No, it is a statutory exemption, written in law under the Capital Allowance act 2001 and is a legitimate form of tax relief for commercial property owners.
7. What is plant and machinery?
There is no accepted definition of what constitutes plant or machinery by HMRC. Machinery is more obviously identifiable but plant is much harder to classify. Many items in a commercial building are overlooked because the specific legislation has changed, and the current interpretation of the law on capital allowances is based on various stated cases.
Some examples of what may qualify for Capital Allowances are shown below, although the facts of each case have to be looked at individually.
8. Can I claim on a property abroad?
For tax allowance purposes [yes] a property overseas is classed as commercial, but there is a basic criterion: The property must be a furnished holiday let in the UK or an EU country. The owner must be a UK tax payer. The rental income must be declared on your tax return. The property must be let out for more than 105 days each year and available for more than 210 days per year. The property can be anything from an apartment to a villa although the purchase price must have been at least £300,000 on an overseas unit. The typical values of capital allowances for qualifying furnished holiday homes would typically be between 15% and 35% of the purchase price of the property.
9. I want to sell my property shortly after claiming the capital allowances, am I allowed to do this?
The short answer is yes, as long as you are able to show intent that the building was initially an investment property for which you intended to derive a rental income before you sold it and as long as the capital allowances are claimed within 1 year of purchase.
10. What is an annual investment allowance and when is it available?

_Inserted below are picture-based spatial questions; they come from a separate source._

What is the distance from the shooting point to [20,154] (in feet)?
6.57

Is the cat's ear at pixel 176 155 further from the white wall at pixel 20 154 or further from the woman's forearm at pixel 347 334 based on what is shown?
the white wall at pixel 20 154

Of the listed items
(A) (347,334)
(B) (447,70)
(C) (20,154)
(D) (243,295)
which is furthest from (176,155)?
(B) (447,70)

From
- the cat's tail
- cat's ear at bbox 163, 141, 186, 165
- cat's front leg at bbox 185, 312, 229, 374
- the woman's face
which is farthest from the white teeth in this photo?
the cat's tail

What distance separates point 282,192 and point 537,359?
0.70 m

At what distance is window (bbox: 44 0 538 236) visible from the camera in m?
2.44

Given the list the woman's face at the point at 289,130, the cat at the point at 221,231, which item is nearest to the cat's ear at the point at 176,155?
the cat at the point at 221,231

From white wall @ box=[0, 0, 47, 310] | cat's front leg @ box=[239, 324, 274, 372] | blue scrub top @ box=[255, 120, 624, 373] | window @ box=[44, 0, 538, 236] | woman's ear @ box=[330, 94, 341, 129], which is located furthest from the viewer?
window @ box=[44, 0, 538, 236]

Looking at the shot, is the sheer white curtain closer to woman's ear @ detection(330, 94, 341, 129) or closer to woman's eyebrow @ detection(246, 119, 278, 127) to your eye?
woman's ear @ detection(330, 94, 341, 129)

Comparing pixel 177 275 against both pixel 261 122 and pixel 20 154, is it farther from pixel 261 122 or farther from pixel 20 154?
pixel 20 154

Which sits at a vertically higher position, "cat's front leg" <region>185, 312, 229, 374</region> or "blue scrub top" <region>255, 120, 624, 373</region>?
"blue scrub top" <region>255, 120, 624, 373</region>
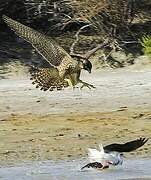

An Annual Investment Allowance (AIA) is given in the year that the expenditure is incurred on plant and machinery, 100% of which can be claimed in the first year, allowing for massive immediate potential tax savings. The AIA is for a fixed amount and writing down allowance (WDA) can also be claimed in the same year.
The AIA is now at £500,000 up from £250,000 since April 2014.
11. How long does the whole claim process take?
The ‘claim process’ involves the signing of an engagement letter, collation of the necessary information (sale and purchase agreements, completion statements, cost information, etc.), a survey of the property, preparation of the claim and then submission of the claim to you and/or your accountant. This can take as little as two weeks but more realistically we would expect it to be between six and eight weeks.
12. Why should I use you?
Why wouldn’t you? We absorb all the initial costs and won’t charge a penny unless we can make a successful claim.
Furthermore, our expertise in this field means that you are in the best hands. Our multi-disciplinary approach enables us to be very thorough in our surveys and identify capital allowances where more junior surveyors would not.
13. What happens if I claim capital allowances and then want to sell the business that owns the property?
Capital allowances stay with the entity that owns the property, so the capital allowances would be passed on when the business is sold. However, this is a useful bargaining chip as capital allowances create a DTA (deferred tax asset) on the balance sheet, meaning the new business owners can enjoy future tax savings and this can add significant value to the business being sold.
14. How much do you charge?
Our pricing is bespoke but fair. It all depends on the on the size of the property portfolio and the amount of work that has to be undertaken by our surveyor. We only take our fee once the report has been submitted to HMRC and a rebate/tax saving has been received – essentially on a no win no fee basis.